• _What is needed_
Switch "viewpoint" to "vantage point" in the lines from the line with "What is the distance" up to and including the line with "3.52 metres", and give only those lines back with nothing else altered.

• _Data supplied_
•••••

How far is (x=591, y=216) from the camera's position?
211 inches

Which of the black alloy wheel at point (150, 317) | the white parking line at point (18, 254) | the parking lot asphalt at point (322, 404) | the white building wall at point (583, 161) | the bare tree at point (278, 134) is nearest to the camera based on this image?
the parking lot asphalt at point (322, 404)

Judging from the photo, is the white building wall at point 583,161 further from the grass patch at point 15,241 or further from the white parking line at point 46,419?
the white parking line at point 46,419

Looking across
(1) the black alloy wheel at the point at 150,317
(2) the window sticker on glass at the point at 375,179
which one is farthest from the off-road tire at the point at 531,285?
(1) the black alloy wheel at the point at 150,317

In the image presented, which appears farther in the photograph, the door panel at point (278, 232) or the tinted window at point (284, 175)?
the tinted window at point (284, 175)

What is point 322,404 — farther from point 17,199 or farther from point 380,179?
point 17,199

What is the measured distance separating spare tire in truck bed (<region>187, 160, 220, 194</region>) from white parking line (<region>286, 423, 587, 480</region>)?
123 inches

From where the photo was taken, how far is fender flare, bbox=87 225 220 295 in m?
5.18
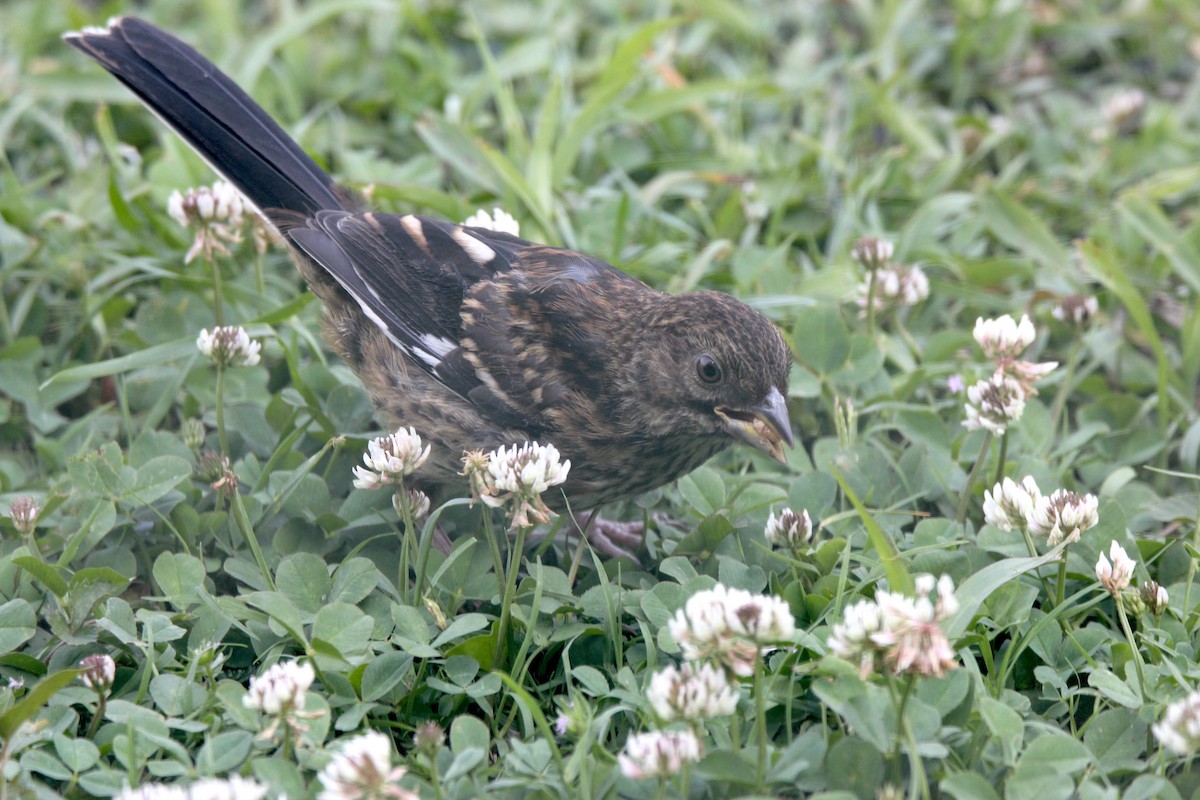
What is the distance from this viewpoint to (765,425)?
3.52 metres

•••••

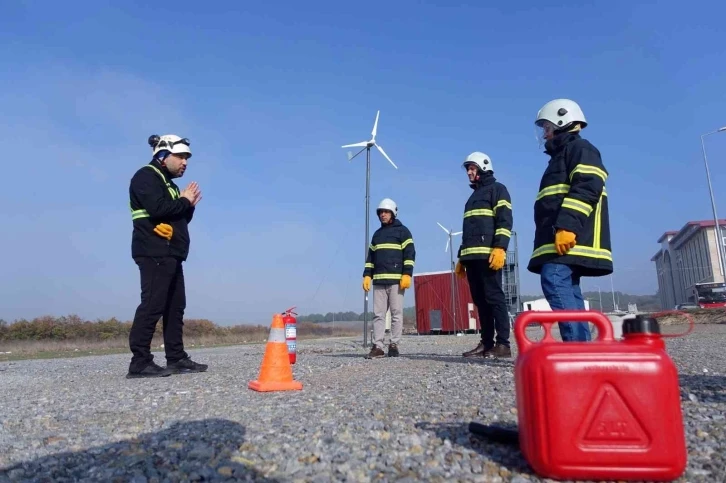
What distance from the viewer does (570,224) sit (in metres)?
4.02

•••••

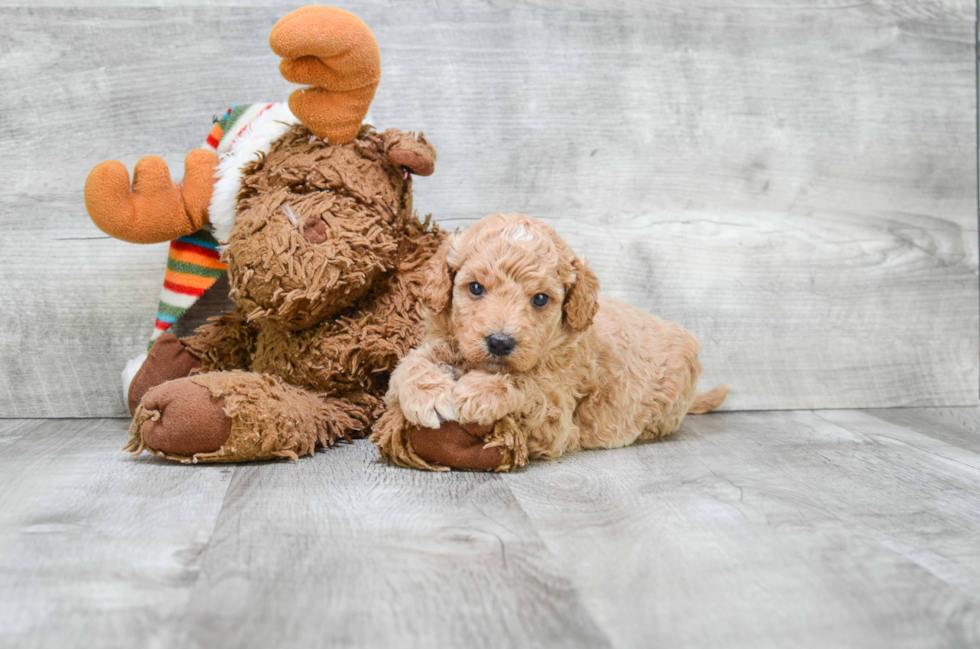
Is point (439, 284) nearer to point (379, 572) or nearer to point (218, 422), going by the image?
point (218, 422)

•••••

• _Exercise result_
What is the distance from this vantage point to (765,425)?
3.52 metres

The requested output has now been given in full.